How much will my new home cost per square foot? I want to add an addition on to my home, how much will it cost per square foot? I want to gut this whole place and rebuild it from the inside out, how much will it cost per square foot?
We get multiple phone calls per week asking how much a new home costs per square foot. Or how much renovations cost, per square foot. And you will find some websites that will tell you the cost of construction by the square foot, by market. I am here to tell you they are are full of baloney.
There is no accurate, fair or reliable way to give a cost per square foot. So much of building new custom homes “depends”. Finish selections (tile, appliances, cabinetry, etc) will swing a price hundreds of thousands of dollars. And every single person we have every talked to over 20 years of building homes wants middle of the road, nothing fancy. And then they spend $5,000 of their budget of the kitchen sink alone. If you want that kitchen sink, by all means get it! But your cost per square foot goes right out the window. So does that mean the homeowner should forego those items to keep that almighty cost per sq ft in order? Heck no.
If we could figure costs that easily we’d have every home estimated in 10 minutes. It just does not work that way. I do not care what you saw on HGTV – the cost for a home cannot or maybe more accurately SHOULD NOT be calculated on a per square foot basis.

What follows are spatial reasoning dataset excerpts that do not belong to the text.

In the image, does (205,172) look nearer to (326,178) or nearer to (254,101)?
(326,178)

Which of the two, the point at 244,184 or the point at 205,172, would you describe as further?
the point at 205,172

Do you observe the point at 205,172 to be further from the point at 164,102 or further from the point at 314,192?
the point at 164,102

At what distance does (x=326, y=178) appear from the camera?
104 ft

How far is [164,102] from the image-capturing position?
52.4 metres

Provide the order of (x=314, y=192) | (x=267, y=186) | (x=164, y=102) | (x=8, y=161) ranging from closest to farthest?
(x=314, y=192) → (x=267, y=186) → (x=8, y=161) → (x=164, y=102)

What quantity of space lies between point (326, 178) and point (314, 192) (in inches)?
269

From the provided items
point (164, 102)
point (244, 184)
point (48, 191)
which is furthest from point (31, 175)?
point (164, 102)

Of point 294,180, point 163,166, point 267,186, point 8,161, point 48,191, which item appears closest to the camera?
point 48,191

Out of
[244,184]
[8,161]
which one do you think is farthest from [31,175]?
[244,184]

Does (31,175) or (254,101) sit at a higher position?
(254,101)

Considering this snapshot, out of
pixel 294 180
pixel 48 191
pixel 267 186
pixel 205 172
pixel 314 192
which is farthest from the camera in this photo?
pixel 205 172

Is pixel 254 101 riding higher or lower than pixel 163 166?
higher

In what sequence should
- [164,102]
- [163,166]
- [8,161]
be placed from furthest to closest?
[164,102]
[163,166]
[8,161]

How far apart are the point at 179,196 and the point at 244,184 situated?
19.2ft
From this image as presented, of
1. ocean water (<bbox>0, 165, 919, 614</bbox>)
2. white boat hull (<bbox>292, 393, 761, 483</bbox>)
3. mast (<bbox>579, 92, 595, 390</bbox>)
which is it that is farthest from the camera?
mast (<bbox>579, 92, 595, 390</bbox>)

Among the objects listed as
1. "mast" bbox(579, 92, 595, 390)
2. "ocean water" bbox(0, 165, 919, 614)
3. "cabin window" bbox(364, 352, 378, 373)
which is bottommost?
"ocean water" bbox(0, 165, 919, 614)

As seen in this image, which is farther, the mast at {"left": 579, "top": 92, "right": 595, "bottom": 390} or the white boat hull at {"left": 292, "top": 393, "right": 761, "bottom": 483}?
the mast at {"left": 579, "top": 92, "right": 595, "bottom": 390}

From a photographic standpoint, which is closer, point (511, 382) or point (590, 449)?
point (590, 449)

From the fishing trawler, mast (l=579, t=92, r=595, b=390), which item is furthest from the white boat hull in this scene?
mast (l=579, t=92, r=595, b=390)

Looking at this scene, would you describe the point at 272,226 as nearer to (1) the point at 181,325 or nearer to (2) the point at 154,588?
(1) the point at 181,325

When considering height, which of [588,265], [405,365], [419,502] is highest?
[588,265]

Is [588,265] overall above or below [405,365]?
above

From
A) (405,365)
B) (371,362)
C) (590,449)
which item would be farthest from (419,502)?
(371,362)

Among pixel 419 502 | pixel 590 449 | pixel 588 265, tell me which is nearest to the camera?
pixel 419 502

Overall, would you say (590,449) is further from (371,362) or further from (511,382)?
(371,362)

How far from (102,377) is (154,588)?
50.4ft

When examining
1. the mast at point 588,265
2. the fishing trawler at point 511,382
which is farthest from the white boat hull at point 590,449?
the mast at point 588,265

When you truly price a custom project, each line item from lumber to doorknobs should be looked at, evaluated and assigned a value. Before beginning your project, have an idea if you want a high end $20,000 oven or a standard $3,000 model. Can you change your mind? Of course! When you are looking at a true cost model and not an arbitrary cost assigned to the whole project without any detail, you actually have more freedom to make choices and then change them.
Moral of the story? Cost per square foot is not an accurate reflection of the cost to build YOUR house. Find a general contractor that prices your project based on your project, not an imaginary number that may or not be correct! You’ll be happy you did when you want that $5,000 sink!